Numeric chart reasoning data
# # # #
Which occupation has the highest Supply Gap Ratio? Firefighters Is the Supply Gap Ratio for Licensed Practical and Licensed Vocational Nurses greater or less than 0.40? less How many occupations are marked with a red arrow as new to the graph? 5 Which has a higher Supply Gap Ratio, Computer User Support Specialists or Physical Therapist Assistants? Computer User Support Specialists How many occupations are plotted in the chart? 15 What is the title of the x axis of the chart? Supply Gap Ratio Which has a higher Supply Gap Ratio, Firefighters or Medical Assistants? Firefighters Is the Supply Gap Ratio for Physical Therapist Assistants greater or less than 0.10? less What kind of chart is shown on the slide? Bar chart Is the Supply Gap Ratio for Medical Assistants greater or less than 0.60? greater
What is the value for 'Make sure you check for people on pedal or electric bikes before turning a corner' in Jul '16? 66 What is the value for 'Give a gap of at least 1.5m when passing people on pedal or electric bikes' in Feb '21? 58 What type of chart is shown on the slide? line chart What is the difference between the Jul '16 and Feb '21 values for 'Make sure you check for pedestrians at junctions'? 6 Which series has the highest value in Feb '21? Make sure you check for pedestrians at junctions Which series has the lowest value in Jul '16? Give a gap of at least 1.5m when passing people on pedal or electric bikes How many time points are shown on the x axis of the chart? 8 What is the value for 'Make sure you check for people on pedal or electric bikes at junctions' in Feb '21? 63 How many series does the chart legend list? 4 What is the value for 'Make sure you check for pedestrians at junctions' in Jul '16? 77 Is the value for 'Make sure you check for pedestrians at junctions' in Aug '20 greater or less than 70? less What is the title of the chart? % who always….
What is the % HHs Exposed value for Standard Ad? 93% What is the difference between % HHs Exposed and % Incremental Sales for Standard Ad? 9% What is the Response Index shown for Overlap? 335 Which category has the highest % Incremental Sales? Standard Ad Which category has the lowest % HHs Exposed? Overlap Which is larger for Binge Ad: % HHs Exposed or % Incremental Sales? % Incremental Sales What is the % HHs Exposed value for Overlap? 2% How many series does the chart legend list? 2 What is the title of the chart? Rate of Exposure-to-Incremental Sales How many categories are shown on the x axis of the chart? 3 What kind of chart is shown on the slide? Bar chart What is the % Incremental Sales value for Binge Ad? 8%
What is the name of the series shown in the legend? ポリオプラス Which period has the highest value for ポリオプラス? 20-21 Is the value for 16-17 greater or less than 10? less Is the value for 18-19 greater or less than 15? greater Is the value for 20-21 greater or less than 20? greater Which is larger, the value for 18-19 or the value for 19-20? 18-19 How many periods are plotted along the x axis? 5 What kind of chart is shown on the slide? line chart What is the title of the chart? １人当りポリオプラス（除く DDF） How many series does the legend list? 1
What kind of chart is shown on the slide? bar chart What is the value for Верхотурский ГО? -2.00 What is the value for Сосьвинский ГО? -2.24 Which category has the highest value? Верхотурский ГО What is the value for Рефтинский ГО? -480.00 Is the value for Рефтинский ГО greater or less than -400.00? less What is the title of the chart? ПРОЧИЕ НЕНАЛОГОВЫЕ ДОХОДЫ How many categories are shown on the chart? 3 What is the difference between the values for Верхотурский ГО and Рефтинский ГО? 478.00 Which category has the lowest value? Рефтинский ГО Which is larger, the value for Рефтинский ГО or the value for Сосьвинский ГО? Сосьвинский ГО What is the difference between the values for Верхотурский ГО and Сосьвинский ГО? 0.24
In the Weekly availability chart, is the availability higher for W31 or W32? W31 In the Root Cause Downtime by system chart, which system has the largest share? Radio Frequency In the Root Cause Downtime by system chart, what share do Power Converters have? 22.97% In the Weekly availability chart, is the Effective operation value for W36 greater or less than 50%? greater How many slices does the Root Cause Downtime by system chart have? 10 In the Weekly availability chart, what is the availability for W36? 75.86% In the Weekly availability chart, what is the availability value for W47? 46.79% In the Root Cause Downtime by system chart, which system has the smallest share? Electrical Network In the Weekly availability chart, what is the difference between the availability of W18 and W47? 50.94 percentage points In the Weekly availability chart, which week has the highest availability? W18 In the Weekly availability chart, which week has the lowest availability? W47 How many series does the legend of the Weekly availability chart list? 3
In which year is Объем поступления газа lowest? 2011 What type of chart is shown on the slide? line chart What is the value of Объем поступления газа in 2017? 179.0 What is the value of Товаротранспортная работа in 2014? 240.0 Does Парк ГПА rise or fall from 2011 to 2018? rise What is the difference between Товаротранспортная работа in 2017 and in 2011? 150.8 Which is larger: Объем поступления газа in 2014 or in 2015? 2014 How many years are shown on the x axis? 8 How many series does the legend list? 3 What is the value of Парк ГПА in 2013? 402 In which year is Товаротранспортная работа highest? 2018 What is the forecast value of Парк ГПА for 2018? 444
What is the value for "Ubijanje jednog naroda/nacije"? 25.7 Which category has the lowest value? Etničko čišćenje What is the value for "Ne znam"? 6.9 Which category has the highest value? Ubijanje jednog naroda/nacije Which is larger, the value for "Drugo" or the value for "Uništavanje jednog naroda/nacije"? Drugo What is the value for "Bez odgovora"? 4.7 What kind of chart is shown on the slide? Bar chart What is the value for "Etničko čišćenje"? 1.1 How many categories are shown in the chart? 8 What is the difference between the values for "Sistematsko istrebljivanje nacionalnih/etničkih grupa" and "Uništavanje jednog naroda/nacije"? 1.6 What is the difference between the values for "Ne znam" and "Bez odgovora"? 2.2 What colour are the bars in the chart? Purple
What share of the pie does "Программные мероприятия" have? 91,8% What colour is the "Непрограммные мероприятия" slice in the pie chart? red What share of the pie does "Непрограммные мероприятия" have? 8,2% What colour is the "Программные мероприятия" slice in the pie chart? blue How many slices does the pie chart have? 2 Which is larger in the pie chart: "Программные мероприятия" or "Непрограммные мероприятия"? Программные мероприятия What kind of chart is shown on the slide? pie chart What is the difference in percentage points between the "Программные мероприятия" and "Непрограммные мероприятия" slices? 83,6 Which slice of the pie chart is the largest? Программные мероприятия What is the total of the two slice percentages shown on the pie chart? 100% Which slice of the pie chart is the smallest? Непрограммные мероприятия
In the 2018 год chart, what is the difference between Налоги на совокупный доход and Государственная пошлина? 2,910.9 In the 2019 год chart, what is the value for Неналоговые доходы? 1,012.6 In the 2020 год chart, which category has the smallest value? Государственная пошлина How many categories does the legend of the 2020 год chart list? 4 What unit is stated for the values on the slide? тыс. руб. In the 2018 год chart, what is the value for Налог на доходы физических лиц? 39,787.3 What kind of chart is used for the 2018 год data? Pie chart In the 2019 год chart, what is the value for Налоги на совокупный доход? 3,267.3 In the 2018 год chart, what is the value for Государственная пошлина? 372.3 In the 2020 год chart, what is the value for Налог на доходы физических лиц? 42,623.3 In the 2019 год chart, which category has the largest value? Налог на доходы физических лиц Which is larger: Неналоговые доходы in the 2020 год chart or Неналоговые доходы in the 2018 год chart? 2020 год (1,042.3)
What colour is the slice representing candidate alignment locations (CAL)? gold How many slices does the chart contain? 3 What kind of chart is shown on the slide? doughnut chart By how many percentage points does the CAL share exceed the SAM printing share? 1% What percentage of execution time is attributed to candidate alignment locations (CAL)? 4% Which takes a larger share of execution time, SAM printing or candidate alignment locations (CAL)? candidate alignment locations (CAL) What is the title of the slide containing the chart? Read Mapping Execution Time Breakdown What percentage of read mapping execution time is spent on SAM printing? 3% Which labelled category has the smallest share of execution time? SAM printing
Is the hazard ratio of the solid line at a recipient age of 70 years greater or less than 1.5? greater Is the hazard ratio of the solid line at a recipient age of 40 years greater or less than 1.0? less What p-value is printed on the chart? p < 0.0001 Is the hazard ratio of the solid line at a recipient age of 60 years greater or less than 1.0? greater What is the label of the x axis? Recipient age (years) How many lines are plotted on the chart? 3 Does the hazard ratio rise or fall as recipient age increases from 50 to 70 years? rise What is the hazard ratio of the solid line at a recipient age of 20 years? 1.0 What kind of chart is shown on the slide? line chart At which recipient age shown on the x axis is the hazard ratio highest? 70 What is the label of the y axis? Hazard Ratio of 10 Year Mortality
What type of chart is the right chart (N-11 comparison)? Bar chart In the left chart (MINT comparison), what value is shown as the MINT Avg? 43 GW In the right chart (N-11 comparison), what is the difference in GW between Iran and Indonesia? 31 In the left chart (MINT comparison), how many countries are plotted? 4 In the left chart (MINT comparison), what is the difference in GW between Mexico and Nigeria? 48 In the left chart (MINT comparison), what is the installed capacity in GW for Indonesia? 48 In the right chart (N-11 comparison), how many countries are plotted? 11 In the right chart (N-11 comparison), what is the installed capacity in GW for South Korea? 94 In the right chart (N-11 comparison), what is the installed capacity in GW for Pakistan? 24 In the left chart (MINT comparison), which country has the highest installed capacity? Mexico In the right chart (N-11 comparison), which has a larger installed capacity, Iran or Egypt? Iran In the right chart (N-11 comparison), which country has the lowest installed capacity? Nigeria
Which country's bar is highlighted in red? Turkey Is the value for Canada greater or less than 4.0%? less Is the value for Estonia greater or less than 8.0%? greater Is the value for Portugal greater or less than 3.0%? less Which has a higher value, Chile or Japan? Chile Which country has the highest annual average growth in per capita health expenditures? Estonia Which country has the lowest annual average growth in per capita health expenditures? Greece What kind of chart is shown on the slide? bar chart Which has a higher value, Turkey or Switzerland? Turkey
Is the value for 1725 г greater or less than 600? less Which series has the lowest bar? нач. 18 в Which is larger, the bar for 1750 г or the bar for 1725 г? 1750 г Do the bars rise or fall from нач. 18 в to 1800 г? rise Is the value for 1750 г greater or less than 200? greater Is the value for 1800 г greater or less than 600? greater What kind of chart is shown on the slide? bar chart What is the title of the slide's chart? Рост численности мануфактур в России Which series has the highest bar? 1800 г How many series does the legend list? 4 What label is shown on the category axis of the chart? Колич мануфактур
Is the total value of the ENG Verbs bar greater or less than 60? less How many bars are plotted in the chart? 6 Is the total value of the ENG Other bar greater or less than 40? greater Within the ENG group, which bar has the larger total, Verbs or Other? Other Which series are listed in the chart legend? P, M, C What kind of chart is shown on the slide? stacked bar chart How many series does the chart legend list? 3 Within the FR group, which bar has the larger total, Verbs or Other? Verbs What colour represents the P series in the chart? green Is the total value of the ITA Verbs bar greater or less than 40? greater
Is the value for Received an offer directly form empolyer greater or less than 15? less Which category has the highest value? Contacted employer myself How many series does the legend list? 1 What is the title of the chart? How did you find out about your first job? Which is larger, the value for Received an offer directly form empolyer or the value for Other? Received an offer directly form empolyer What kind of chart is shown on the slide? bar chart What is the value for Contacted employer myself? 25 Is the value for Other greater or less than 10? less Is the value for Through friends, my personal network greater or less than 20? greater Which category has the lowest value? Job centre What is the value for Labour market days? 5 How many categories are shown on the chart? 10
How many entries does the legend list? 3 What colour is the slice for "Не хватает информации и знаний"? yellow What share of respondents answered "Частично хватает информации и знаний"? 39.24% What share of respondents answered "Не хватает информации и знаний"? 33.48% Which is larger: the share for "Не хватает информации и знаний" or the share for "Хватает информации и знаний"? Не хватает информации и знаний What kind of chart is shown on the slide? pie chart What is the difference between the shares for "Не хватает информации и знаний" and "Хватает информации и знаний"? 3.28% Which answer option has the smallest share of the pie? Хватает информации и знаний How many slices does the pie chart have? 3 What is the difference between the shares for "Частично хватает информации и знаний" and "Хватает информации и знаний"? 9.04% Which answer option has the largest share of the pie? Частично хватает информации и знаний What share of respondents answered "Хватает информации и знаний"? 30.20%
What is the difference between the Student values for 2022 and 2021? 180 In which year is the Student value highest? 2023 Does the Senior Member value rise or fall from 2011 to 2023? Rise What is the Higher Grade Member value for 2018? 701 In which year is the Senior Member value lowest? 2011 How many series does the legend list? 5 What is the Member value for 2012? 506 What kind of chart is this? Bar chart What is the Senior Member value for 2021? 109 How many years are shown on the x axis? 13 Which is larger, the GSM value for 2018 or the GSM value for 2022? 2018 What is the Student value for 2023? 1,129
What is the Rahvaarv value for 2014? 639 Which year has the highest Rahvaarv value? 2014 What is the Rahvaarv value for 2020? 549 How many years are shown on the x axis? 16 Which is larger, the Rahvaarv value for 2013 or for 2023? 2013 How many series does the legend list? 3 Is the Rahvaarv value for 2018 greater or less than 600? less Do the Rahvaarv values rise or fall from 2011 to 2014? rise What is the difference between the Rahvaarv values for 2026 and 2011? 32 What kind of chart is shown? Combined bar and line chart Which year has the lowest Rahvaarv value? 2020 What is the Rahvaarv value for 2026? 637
# # # #
● **What you will do**:
Copy out the data word for word, from its first line through the line containing "chart? % who always….", with both of those lines included.

● **Response for this exercise**:
Which occupation has the highest Supply Gap Ratio? Firefighters Is the Supply Gap Ratio for Licensed Practical and Licensed Vocational Nurses greater or less than 0.40? less How many occupations are marked with a red arrow as new to the graph? 5 Which has a higher Supply Gap Ratio, Computer User Support Specialists or Physical Therapist Assistants? Computer User Support Specialists How many occupations are plotted in the chart? 15 What is the title of the x axis of the chart? Supply Gap Ratio Which has a higher Supply Gap Ratio, Firefighters or Medical Assistants? Firefighters Is the Supply Gap Ratio for Physical Therapist Assistants greater or less than 0.10? less What kind of chart is shown on the slide? Bar chart Is the Supply Gap Ratio for Medical Assistants greater or less than 0.60? greater
What is the value for 'Make sure you check for people on pedal or electric bikes before turning a corner' in Jul '16? 66 What is the value for 'Give a gap of at least 1.5m when passing people on pedal or electric bikes' in Feb '21? 58 What type of chart is shown on the slide? line chart What is the difference between the Jul '16 and Feb '21 values for 'Make sure you check for pedestrians at junctions'? 6 Which series has the highest value in Feb '21? Make sure you check for pedestrians at junctions Which series has the lowest value in Jul '16? Give a gap of at least 1.5m when passing people on pedal or electric bikes How many time points are shown on the x axis of the chart? 8 What is the value for 'Make sure you check for people on pedal or electric bikes at junctions' in Feb '21? 63 How many series does the chart legend list? 4 What is the value for 'Make sure you check for pedestrians at junctions' in Jul '16? 77 Is the value for 'Make sure you check for pedestrians at junctions' in Aug '20 greater or less than 70? less What is the title of the chart? % who always….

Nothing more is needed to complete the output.